Given text:
● ● ●
←back to thread

The Universe Within 12.5 Light Years

(www.atlasoftheuniverse.com)
266 points algorithmista | 2 comments | | HN request time: 0.001s | source
Show context
jader201 ◴[] No.45145848[source]
Tangential comment, but it’s crazy to think about how, when we look up at the stars in the sky, we’re seeing light in wildly varying degrees of age.

For example, when we look at the sun, that’s 8-minutes-old light. When we look at Polaris (the North Star), that light is 447 years old.

When we look at Andromeda?

Yeah, that light is 2.5 million years old.

replies(3): >>45145857 #>>45145869 #>>45146125 #
HardCodedBias ◴[] No.45145857[source]
Nit: I think that the light from the sun is about 100k years old. Wild.
replies(2): >>45145887 #>>45146899 #
aplummer ◴[] No.45145887[source]
How can that make sense, the photons are emitted and fly straight at us
replies(2): >>45145912 #>>45145942 #
stevenwoo ◴[] No.45145912[source]
Photons are not created on the surface but in the core where the environment has the higher pressure needed for the physical creation of the photon and the photon takes about that long to work its way out.
● ● ●
Material:
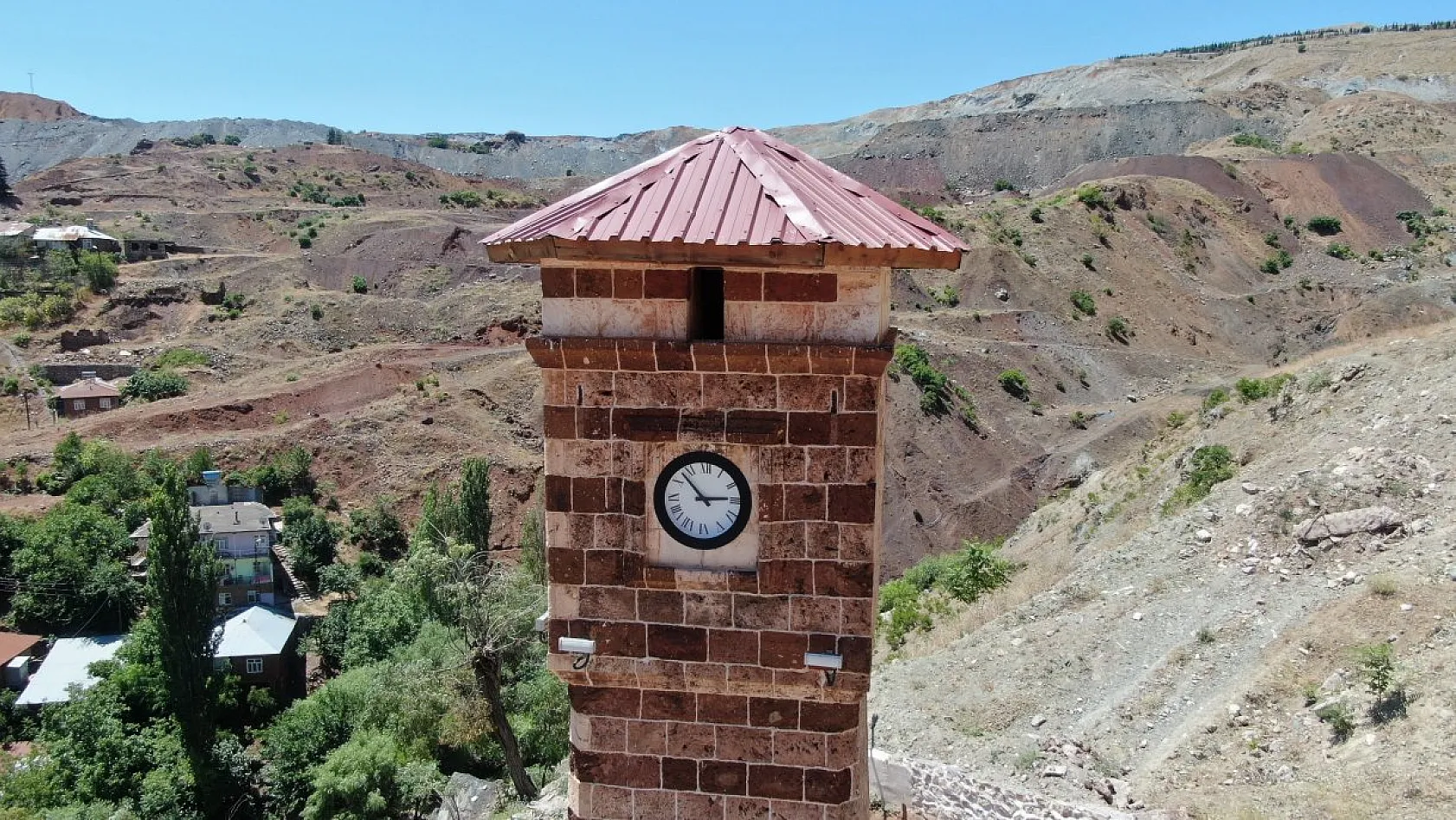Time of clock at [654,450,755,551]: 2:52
● ● ●
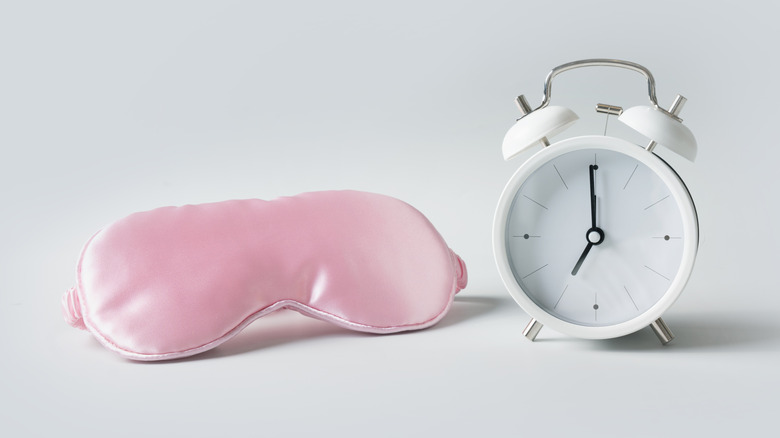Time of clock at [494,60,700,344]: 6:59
● ● ●
Task goal: In the discussion thread above, how old does the first comment say the light from Polaris is?

Result: 447 years old.